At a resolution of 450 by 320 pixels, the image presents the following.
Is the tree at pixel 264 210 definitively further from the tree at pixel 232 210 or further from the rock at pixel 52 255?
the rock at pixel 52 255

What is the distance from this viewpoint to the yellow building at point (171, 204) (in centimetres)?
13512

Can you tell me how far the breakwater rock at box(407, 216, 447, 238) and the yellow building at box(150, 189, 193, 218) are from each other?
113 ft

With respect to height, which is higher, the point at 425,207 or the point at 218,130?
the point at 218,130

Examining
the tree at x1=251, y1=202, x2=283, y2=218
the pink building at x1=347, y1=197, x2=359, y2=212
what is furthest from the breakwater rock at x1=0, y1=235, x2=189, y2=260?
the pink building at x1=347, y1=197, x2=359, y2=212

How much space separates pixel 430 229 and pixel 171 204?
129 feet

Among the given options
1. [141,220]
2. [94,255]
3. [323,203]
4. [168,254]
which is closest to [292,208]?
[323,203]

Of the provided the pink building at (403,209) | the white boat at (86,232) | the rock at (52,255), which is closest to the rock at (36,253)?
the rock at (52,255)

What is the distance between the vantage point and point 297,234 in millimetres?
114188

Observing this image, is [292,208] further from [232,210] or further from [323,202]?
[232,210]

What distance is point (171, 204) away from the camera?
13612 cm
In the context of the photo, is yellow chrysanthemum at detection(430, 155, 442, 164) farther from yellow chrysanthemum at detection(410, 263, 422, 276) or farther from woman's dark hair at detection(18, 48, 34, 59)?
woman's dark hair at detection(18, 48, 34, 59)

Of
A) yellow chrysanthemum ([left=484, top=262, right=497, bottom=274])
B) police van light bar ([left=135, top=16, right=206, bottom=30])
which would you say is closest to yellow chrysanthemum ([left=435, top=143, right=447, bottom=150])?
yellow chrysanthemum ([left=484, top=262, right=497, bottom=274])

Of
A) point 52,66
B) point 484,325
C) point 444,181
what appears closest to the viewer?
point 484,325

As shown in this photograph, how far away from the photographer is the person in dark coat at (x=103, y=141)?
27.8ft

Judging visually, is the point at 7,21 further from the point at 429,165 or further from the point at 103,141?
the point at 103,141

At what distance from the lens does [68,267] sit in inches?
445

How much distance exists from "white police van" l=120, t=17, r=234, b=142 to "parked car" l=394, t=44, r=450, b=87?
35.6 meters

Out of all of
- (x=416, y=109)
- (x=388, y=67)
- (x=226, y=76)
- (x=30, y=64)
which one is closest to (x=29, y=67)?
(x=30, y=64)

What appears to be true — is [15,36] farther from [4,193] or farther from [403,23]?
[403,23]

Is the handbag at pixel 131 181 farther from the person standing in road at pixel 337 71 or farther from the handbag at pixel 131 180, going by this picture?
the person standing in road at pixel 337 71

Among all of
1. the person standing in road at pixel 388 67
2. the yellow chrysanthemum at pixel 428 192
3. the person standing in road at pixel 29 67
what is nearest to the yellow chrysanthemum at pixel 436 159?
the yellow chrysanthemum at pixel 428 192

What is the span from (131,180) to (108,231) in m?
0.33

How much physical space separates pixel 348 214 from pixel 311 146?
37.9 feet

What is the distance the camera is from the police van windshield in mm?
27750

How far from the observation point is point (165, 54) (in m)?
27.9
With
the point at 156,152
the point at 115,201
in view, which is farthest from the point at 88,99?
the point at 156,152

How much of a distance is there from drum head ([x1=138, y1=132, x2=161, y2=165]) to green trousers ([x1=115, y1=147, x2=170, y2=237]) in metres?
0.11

**Exercise description:**
Copy out the rows above with every "closest" replaced by "nearest", leaving the rest unchanged.

**Answer to this task:**
At a resolution of 450 by 320 pixels, the image presents the following.
Is the tree at pixel 264 210 definitively further from the tree at pixel 232 210 or further from the rock at pixel 52 255?
the rock at pixel 52 255

What is the distance from this viewpoint to the yellow building at point (171, 204) (in centimetres)?
13512

Can you tell me how far the breakwater rock at box(407, 216, 447, 238) and the yellow building at box(150, 189, 193, 218) are from each other?
113 ft

With respect to height, which is higher, the point at 425,207 or the point at 218,130?
the point at 218,130

Examining
the tree at x1=251, y1=202, x2=283, y2=218
the pink building at x1=347, y1=197, x2=359, y2=212
what is furthest from the breakwater rock at x1=0, y1=235, x2=189, y2=260?
the pink building at x1=347, y1=197, x2=359, y2=212

How much space separates pixel 430 229 and pixel 171 204?
129 feet

Among the given options
1. [141,220]
2. [94,255]
3. [323,203]
4. [168,254]
which is nearest to [292,208]?
[323,203]

Of the provided the pink building at (403,209) | the white boat at (86,232) | the rock at (52,255), which is nearest to the rock at (36,253)?
the rock at (52,255)

What is the distance between the vantage point and point 297,234 in millimetres?
114188

Observing this image, is [292,208] further from [232,210] or further from [323,202]?
[232,210]

What distance is point (171, 204) away from the camera?
13612 cm
In the context of the photo, is yellow chrysanthemum at detection(430, 155, 442, 164) farther from yellow chrysanthemum at detection(410, 263, 422, 276) or farther from woman's dark hair at detection(18, 48, 34, 59)?
woman's dark hair at detection(18, 48, 34, 59)

Of
A) yellow chrysanthemum ([left=484, top=262, right=497, bottom=274])
B) police van light bar ([left=135, top=16, right=206, bottom=30])
which would you say is nearest to yellow chrysanthemum ([left=435, top=143, right=447, bottom=150])?
yellow chrysanthemum ([left=484, top=262, right=497, bottom=274])

Of
A) point 52,66
B) point 484,325
C) point 444,181
what appears nearest to the viewer?
point 484,325

As shown in this photograph, how far away from the photographer is the person in dark coat at (x=103, y=141)?
27.8ft

Judging visually, is the point at 7,21 further from the point at 429,165 or further from the point at 103,141?
the point at 103,141

At what distance from the lens does [68,267] sit in inches?
445

How much distance exists from "white police van" l=120, t=17, r=234, b=142 to "parked car" l=394, t=44, r=450, b=87?
35.6 meters

Out of all of
- (x=416, y=109)
- (x=388, y=67)
- (x=226, y=76)
- (x=30, y=64)
which one is nearest to (x=29, y=67)?
(x=30, y=64)

What appears to be true — is [15,36] farther from [4,193] or farther from [403,23]?
[403,23]

Is the handbag at pixel 131 181 farther from the person standing in road at pixel 337 71 or farther from the handbag at pixel 131 180, going by this picture?
the person standing in road at pixel 337 71

Among all of
1. the person standing in road at pixel 388 67
2. the yellow chrysanthemum at pixel 428 192
3. the person standing in road at pixel 29 67
what is nearest to the yellow chrysanthemum at pixel 436 159?
the yellow chrysanthemum at pixel 428 192

What is the span from (131,180) to (108,231) in m?
0.33

How much physical space separates pixel 348 214 from pixel 311 146?
37.9 feet

What is the distance the camera is from the police van windshield in mm?
27750

How far from the observation point is point (165, 54) (in m)?
27.9
With
the point at 156,152
the point at 115,201
in view, which is farthest from the point at 88,99?
the point at 156,152

How much of a distance is there from drum head ([x1=138, y1=132, x2=161, y2=165]) to green trousers ([x1=115, y1=147, x2=170, y2=237]) in metres?
0.11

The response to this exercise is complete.